The Expedition 70 crew patch. Image Credit: NASA

On 15 September, Soyuz MS-24 will rise from Kazakhstan’s Baikonur Cosmodrome, carrying a new crew of Russian cosmonauts Oleg Kononenko and Nikolai Chub, together with NASA’s Loral O’Hara. And with the departure of Prokopyev, Petelin and Rubio on the 27th, Expedition 69 will end and Expedition 70 will begin, under the command of Mogensen, the first Dane ever to lead a station crew.

Their six-month expedition promises to be a busy one, with around 300 scheduled experiments—including 81 “new” investigations—and the seven-strong crew will welcome or bid farewell to multiple crewed and uncrewed visitors. In late October, Northrop Grumman Corp.’s NG-19 Cygnus will depart the station after almost three months, with SpaceX’s CRS-29 Cargo Dragon due to arrive early in November for a month-long research stay, laden with time-critical experiments.

Northrop Grumman Corp.’s NG-19 Cygnus cargo ship, which arrived in early August, will depart the International Space Station (ISS) under Expedition 70’s watch in late October. Photo Credit: NASA

Another Cygnus, NG-20—launched, for the first time, atop a SpaceX Falcon 9—is expected to fly in December, with the AxiomSpace, Inc.-led Ax-3 all-private crew slated to ride a Crew Dragon into orbit as early as January. Up to two sessions of Extravehicular Activity (EVA) are planned from the Russian Operational Segment (ROS) by Kononenko and Chub to continue outfitting the Nauka (“Science”) lab.

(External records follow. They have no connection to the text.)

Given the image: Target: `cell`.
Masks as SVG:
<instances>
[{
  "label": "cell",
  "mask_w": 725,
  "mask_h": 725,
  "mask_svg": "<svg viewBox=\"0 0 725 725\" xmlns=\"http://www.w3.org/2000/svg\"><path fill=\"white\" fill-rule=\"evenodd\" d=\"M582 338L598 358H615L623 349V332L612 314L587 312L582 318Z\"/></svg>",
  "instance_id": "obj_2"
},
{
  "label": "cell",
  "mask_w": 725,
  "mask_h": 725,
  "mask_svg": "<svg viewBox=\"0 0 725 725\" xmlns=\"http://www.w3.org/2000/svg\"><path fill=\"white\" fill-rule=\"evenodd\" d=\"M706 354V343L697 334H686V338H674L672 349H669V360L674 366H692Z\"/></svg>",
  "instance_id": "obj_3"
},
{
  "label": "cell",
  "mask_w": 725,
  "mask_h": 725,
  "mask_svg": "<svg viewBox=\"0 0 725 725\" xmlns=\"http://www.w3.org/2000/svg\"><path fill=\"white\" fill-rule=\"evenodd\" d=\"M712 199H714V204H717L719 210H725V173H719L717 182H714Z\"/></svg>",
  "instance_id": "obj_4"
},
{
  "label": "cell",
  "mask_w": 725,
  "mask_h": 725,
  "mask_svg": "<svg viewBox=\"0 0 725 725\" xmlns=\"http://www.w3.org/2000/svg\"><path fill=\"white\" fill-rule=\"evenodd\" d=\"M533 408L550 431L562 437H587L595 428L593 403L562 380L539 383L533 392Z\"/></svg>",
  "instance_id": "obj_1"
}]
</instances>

With Moghbeli’s crew expected to remain in orbit through February, and O’Hara returning home in late March, current planning envisages Kononenko and Chub staying aboard the ISS for a full year, through September 2024. And with Kononenko already a four-flight veteran, with 736 days in space—the world’s sixth most experienced spacefarer—another year added to his tally will see him eclipse 878-day record-holder Gennadi Padalka to become the first human to pass 1,000 cumulative days off the planet.